**EXERCISE DETAILS**
Which lines of the records below contain the string "frames"? Report each of them.
EXERCISE MATERIALS Start Marker
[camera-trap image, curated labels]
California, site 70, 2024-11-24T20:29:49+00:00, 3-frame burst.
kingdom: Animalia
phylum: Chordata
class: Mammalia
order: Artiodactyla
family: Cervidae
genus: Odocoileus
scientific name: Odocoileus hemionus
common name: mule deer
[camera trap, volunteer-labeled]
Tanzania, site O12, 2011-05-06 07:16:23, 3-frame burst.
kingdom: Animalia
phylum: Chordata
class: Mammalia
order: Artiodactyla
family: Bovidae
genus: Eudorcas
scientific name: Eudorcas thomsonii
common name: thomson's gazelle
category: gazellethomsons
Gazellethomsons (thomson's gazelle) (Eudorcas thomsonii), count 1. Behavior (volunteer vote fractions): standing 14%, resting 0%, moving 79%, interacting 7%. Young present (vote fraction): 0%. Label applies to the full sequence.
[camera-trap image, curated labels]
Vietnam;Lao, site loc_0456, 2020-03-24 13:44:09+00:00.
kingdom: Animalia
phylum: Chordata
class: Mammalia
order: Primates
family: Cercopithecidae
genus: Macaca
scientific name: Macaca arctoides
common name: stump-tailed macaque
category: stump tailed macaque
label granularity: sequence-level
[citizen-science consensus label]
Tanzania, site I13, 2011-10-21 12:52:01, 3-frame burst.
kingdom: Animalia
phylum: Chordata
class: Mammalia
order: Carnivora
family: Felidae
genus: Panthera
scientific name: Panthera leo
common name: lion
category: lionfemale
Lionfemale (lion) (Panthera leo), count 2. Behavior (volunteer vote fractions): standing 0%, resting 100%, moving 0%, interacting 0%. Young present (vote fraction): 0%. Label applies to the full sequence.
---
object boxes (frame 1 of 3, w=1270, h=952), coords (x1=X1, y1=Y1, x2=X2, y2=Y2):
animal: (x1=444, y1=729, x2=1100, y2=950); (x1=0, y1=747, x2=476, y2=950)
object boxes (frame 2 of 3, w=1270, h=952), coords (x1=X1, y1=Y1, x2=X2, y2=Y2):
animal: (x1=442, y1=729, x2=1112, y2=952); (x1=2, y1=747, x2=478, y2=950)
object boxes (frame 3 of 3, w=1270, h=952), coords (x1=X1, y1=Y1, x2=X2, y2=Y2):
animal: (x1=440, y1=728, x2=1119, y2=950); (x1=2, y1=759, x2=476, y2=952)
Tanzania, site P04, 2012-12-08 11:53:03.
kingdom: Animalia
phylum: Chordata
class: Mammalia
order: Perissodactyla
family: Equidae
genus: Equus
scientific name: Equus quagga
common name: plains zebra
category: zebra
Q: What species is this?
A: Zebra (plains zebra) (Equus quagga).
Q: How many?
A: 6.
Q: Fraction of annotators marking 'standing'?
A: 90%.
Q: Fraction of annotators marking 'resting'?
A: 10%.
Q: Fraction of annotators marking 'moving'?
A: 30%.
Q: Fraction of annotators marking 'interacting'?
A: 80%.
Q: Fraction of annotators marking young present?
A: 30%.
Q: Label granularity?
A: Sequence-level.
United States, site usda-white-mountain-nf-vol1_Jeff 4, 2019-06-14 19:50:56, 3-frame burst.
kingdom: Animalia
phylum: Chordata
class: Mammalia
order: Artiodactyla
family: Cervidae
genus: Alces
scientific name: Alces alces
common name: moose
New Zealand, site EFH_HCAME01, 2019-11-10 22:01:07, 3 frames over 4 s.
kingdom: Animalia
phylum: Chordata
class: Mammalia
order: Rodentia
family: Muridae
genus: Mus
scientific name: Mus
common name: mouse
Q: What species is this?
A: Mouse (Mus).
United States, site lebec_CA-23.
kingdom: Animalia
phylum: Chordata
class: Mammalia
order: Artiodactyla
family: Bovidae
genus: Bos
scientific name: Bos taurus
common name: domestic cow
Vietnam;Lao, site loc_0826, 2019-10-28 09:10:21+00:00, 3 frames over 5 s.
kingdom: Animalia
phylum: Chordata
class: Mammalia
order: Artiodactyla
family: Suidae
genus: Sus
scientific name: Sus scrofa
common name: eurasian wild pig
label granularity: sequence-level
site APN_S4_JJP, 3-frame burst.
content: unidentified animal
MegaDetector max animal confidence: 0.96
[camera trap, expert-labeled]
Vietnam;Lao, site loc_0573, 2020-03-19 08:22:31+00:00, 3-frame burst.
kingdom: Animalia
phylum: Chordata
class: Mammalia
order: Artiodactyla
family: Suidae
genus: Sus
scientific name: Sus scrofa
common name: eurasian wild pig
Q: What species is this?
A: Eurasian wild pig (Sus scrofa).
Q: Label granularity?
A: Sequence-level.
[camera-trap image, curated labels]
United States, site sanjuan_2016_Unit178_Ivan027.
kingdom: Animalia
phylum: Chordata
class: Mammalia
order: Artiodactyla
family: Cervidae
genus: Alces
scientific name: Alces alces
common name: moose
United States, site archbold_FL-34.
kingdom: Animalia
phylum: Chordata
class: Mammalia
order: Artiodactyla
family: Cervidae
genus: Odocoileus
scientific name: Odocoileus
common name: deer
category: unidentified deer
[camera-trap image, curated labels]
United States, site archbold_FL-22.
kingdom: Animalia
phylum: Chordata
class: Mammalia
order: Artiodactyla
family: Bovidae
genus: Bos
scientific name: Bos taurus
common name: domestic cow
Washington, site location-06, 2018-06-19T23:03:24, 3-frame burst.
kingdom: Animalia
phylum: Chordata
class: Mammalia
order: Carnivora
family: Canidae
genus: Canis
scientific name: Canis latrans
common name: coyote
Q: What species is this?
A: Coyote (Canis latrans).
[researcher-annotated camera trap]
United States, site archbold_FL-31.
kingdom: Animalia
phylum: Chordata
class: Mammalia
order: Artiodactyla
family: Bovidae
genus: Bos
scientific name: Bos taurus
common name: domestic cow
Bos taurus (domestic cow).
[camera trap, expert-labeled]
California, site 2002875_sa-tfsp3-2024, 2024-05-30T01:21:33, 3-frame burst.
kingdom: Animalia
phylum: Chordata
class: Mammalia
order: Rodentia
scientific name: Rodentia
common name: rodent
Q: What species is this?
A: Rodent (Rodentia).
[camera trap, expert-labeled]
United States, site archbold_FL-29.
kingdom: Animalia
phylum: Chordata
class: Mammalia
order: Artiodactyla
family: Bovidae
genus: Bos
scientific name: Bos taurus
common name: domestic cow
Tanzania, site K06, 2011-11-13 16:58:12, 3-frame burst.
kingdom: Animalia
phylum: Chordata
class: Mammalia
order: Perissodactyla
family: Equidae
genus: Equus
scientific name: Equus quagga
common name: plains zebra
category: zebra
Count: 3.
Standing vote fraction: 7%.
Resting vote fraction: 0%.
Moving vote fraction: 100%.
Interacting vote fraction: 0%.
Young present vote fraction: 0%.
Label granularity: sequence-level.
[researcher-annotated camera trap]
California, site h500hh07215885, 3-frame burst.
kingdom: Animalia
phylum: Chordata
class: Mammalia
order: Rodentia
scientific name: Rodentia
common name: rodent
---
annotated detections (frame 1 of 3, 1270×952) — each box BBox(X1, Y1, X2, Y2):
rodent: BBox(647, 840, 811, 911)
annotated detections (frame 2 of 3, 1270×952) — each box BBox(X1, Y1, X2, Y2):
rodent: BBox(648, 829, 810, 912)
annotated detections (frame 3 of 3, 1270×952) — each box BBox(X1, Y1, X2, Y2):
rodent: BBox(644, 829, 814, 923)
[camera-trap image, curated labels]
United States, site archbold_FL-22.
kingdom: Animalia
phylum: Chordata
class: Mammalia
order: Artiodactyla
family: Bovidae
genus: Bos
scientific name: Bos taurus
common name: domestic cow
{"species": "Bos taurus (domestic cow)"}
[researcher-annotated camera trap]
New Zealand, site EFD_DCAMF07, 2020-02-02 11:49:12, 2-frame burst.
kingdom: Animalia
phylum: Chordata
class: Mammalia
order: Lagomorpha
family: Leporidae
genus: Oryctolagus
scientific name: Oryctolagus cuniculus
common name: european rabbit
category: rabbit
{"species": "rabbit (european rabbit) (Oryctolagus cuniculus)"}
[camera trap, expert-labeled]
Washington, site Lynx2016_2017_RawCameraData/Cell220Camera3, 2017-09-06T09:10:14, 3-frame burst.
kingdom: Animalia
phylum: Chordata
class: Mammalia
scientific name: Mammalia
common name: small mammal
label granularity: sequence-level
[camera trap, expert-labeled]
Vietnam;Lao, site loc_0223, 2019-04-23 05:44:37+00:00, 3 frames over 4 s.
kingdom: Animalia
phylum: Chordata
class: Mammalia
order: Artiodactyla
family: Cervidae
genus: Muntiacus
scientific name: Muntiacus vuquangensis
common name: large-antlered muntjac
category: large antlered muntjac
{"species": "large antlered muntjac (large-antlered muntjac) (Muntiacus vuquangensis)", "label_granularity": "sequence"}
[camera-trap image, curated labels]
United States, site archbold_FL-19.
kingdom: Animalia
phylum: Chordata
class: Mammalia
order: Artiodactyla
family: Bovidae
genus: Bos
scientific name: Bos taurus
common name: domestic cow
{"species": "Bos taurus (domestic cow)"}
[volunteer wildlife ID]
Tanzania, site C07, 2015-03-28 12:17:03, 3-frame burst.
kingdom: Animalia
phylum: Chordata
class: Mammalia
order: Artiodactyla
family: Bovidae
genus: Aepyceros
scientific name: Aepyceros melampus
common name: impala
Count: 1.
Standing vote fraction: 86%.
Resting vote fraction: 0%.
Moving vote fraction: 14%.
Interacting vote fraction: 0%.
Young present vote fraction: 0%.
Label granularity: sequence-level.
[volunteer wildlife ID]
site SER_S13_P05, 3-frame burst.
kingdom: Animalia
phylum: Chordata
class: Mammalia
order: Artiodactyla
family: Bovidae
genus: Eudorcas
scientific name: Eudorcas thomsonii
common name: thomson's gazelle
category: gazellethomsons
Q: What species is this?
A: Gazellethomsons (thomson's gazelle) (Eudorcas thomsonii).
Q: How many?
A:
EXERCISE MATERIALS End Marker
**RESPONSE BOX**
New Zealand, site EFH_HCAME01, 2019-11-10 22:01:07, 3 frames over 4 s.
Vietnam;Lao, site loc_0826, 2019-10-28 09:10:21+00:00, 3 frames over 5 s.
Vietnam;Lao, site loc_0223, 2019-04-23 05:44:37+00:00, 3 frames over 4 s.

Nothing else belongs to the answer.